Because the axis of rotation now is the x-axis (before the rotation axis was parallel to the y-axis)

- anonymous

is there a similiar problem to this revolving about y axis

- watchmath

Assuming all the information are the same but now we rotate about the y-axis then the volume is given by
\(2\pi\int_0^8 x\cdot x^{1/3}\, dx\)

- anonymous

shell method for region y= x^2 bounded by y=0, x=2, revovling about y=-2

- watchmath

\(\int_0^4 2\pi (y+2)(2-\sqrt{y})\,dy\)

- anonymous

thx

- anonymous

whats your trick for shell methods, i have trouble setting them up

- anonymous

whats the shell method for region bounded by y = e^(-x^2) , x = 2, y = 0. revolved about x axis . only need to set up

- anonymous

\[2\pi \int\limits_{0}^{2}x e^{-x^2/2}dx\]

- watchmath

Well there is not trick. First make a slice that is parallel to the axis of symmetry. In your last problem we slice along the y-axis. Then imagine that you rotate that slice. You will have a cyllinder. Try to find the radius of the cyllinder. If the slice is of distance y from the x-axis, then it is of distance y+2 from the axis of rotation (y=-2). So the circumference of the base of the cyllinder is 2pi(y+2). Now the height of the cyllinder is bounded to the right by x=8 and to the left by x= sqrt(y). So the height is (8-sqrt(y)).

- anonymous

i think this will be the ans...

- _COLLECTED DATA_:
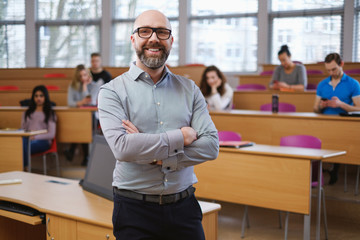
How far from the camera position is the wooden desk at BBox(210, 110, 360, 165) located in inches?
167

- _CHALLENGES_:
(a) Answer these questions using the forum thread on the shell method above:
(i) In the problem with the region y = x^2, what line is the region revolved about?
(ii) In the problem with the region bounded by y = e^(-x^2), x = 2, and y = 0, which axis is the region revolved about?
(iii) According to the advice on setting up shell problems, the first slice should be parallel to what?
(b) Retype the passage of the forum thread on the shell method that begins at the words "Well there is" and stops after the words "be the ans...".

- _ANSWERS PER TASK_:
(a)
(i) The line y = -2.
(ii) The x axis.
(iii) The axis of symmetry.

(b)
Well there is not trick. First make a slice that is parallel to the axis of symmetry. In your last problem we slice along the y-axis. Then imagine that you rotate that slice. You will have a cyllinder. Try to find the radius of the cyllinder. If the slice is of distance y from the x-axis, then it is of distance y+2 from the axis of rotation (y=-2). So the circumference of the base of the cyllinder is 2pi(y+2). Now the height of the cyllinder is bounded to the right by x=8 and to the left by x= sqrt(y). So the height is (8-sqrt(y)).

- anonymous

i think this will be the ans...